Hollywood-Star Scarlett Johanssen beklagt sich: OpenAIs ChatGPT 4o würde in der App eine Stimme namens „Sky“ verwenden, die ihrer Stimme extrem ähnelt. Ein Streit ist entbrannt.
Seit einigen Monaten reden wir gefühlt ständig über Künstliche Intelligenz. Das war keineswegs immer so. Vor zehn Jahren war KI kaum ein Thema. Außer in dem Kinofilm „Her“ von Spike Jonze. Da verliebt sich ein Mann in die Stimme der virtuellen KI-Assistentin, die alles für ihn erledigt.
Gesprochen wurde diese Rolle damals von Scarlett Johanssen. Sie war nicht zu sehen, nur zu hören. Und nun plötzlich kommt die Firma OpenAI, die hinter ChatGPT, und lässt den Chatbot mit einer Stimme sprechen, die doch verdächtig nach der der Schauspielerin zu klingen scheint.
Und genau deswegen ist Streit entbrannt.
ChatGPT spricht mit mehreren Stimmen
Vor einer Woche hat OpenAI die neue Version seines Chatbots ChatGPT 4o vorgestellt – wir haben hier darüber gesprochen. Und mit diesem Chatbot kann man sprechen: Ich frage etwas, der Chatbot antwortet mit einer künstlichen Stimme.

# Zu prüfende Daten
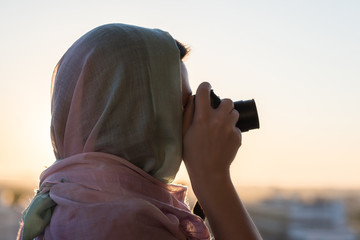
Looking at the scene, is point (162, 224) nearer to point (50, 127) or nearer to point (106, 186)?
point (106, 186)

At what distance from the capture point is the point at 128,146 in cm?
72

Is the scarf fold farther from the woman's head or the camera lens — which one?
the camera lens

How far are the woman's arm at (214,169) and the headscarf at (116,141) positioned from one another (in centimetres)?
2

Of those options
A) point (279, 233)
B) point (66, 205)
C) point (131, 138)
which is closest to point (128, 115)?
point (131, 138)

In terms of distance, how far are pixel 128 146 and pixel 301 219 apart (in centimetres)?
653

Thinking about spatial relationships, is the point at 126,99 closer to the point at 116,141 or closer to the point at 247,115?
the point at 116,141

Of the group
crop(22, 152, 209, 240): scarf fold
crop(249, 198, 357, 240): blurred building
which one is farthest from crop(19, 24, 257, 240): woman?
crop(249, 198, 357, 240): blurred building

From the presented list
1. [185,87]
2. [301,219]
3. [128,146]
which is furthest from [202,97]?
[301,219]

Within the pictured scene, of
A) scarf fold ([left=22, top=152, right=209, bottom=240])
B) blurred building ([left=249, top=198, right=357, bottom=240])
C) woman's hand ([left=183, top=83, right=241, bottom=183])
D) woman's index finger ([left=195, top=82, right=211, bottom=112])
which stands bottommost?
blurred building ([left=249, top=198, right=357, bottom=240])

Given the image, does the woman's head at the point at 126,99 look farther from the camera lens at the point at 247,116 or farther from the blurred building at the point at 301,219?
the blurred building at the point at 301,219

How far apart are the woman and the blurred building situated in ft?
18.2

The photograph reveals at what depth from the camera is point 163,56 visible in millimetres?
750

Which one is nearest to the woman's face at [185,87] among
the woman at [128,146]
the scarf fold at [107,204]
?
the woman at [128,146]

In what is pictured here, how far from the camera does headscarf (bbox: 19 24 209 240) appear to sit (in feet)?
2.16
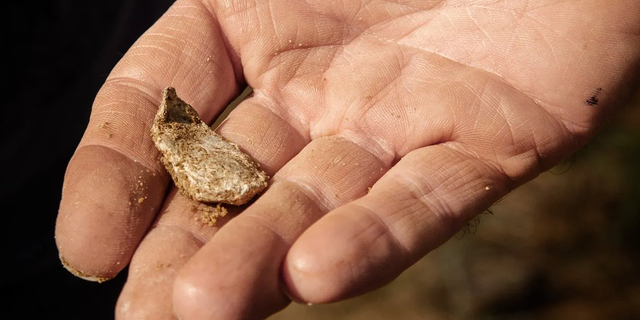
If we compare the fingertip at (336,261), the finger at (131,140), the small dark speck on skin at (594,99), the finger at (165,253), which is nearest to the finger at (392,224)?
the fingertip at (336,261)

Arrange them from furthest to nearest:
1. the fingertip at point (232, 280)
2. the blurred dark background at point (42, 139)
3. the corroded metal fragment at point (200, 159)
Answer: the blurred dark background at point (42, 139) < the corroded metal fragment at point (200, 159) < the fingertip at point (232, 280)

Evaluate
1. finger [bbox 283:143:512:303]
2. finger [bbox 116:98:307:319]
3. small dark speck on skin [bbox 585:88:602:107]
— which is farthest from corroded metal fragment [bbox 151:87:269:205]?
small dark speck on skin [bbox 585:88:602:107]

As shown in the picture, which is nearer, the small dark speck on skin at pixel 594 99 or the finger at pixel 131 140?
the finger at pixel 131 140

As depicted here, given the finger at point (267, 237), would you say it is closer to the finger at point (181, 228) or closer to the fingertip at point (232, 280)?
the fingertip at point (232, 280)

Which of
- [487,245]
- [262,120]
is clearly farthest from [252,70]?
[487,245]

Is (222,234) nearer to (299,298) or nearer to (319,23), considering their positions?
(299,298)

# Zu bearbeitende Aufgabe
Schreiben Sie die Passage des Textes über den Stimmenstreit neu, beginnend mit „Seit einigen Monaten“ und endend mit „ist Streit entbrannt.“. Ersetzen Sie dabei „Kinofilm“ durch „Spielfilm“. Die Zeilen stammen aus einer anderen Quelle als der Text.

# Erledigte Aufgabe
Seit einigen Monaten reden wir gefühlt ständig über Künstliche Intelligenz. Das war keineswegs immer so. Vor zehn Jahren war KI kaum ein Thema. Außer in dem Spielfilm „Her“ von Spike Jonze. Da verliebt sich ein Mann in die Stimme der virtuellen KI-Assistentin, die alles für ihn erledigt.
Gesprochen wurde diese Rolle damals von Scarlett Johanssen. Sie war nicht zu sehen, nur zu hören. Und nun plötzlich kommt die Firma OpenAI, die hinter ChatGPT, und lässt den Chatbot mit einer Stimme sprechen, die doch verdächtig nach der der Schauspielerin zu klingen scheint.
Und genau deswegen ist Streit entbrannt.